| Excerpted passage |
□ □ □
We all look forward to the holidays, yet it is amazing to note how many of us can hardly get through them without a great deal of stress and exhaustion. The fast pace of modern living seems to make people almost frantic in their approach to the holiday season. Pressures build for both the business person and the homemaker as they seek to to fulfill all social, business and family obligations in a short span of time.
What many of us don’t realize is that the way we feel under pressure (mentally and physically) depends to a great extent on our overall health . No one can feel relaxed, pleasant, and capable of coping with a busy schedule if their body is not functioning properly. Even under normal circumstances, there is a difference in the reactions of those individuals whose health is up to par and those whose health is less than should be expected. Add to that the overindulgence in food and beverage during the holiday season, the drain on mental and physical capacities, and the result is more obvious. Since the central nervous system influences every part of the body, stress shows up in extreme fatigue, nervous tension, and lowered resistance against disease and disablement.
Here are a few suggestions:
1. Before you jump on the merry-go-round of activities, pitch all the non-essential projects that were time consuming and wasteful the previous year.
2. Concentrate on essentials, and pace yourself. Make up a list of projects to be done by priority and allow sufficient time for them.
3. Don’t try to get all your entertaining into the holidays. If you “owe” someone dinner or social response, try to schedule it after the holidays. since other people suffer the same frustrating schedule as you do, they might also appreciate an invitation when the pace slackens.
4. Resist the temptation of over-eating or indulging in extra rich foods.
5. Get plenty of sleep and relaxation.
6. Keep an important place on that calendar of busy activities for periodic health examinations, including spinal check-ups.
□ □ □
| Material supplied |
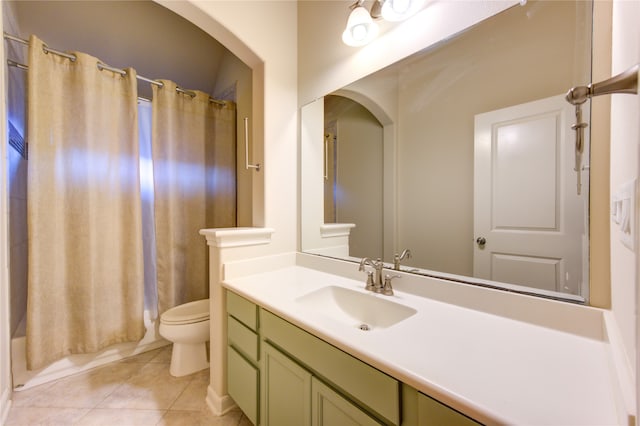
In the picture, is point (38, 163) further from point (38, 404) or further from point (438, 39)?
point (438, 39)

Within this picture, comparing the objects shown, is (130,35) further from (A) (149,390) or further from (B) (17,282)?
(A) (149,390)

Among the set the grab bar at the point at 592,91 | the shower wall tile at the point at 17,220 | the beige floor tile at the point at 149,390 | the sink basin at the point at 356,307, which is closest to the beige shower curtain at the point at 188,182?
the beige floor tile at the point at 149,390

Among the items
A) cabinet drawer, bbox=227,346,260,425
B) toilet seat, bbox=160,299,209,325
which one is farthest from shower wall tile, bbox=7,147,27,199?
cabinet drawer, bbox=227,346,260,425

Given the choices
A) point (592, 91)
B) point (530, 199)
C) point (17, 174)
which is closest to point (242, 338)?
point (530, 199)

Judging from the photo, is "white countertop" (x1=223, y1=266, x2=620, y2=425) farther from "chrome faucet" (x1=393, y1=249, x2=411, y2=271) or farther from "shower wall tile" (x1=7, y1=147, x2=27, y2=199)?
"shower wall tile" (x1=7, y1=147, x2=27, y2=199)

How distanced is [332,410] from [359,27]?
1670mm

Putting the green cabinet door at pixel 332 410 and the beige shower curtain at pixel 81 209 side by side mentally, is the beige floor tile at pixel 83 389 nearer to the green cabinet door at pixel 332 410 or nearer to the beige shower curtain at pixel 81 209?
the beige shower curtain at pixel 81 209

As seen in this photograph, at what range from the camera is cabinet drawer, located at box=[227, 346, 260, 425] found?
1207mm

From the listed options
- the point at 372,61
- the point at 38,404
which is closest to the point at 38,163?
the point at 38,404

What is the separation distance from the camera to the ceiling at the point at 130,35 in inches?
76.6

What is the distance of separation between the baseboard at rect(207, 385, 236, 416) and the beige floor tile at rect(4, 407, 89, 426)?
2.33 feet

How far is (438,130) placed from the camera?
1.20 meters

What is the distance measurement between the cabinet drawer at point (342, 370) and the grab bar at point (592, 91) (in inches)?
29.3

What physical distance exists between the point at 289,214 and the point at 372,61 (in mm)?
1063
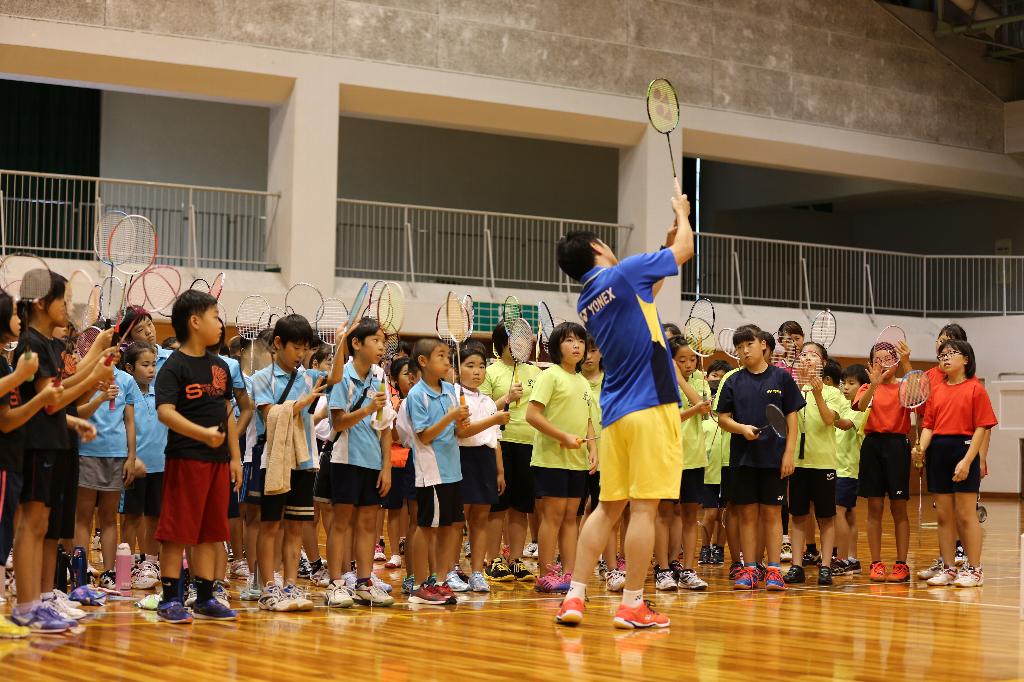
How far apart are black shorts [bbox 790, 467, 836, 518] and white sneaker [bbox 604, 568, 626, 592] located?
□ □ □
| Exercise aim |
Copy the part of the holiday stress passage above that starts with "Here are a few" and goes on through "including spinal check-ups.".

| Response area |
Here are a few suggestions:
1. Before you jump on the merry-go-round of activities, pitch all the non-essential projects that were time consuming and wasteful the previous year.
2. Concentrate on essentials, and pace yourself. Make up a list of projects to be done by priority and allow sufficient time for them.
3. Don’t try to get all your entertaining into the holidays. If you “owe” someone dinner or social response, try to schedule it after the holidays. since other people suffer the same frustrating schedule as you do, they might also appreciate an invitation when the pace slackens.
4. Resist the temptation of over-eating or indulging in extra rich foods.
5. Get plenty of sleep and relaxation.
6. Keep an important place on that calendar of busy activities for periodic health examinations, including spinal check-ups.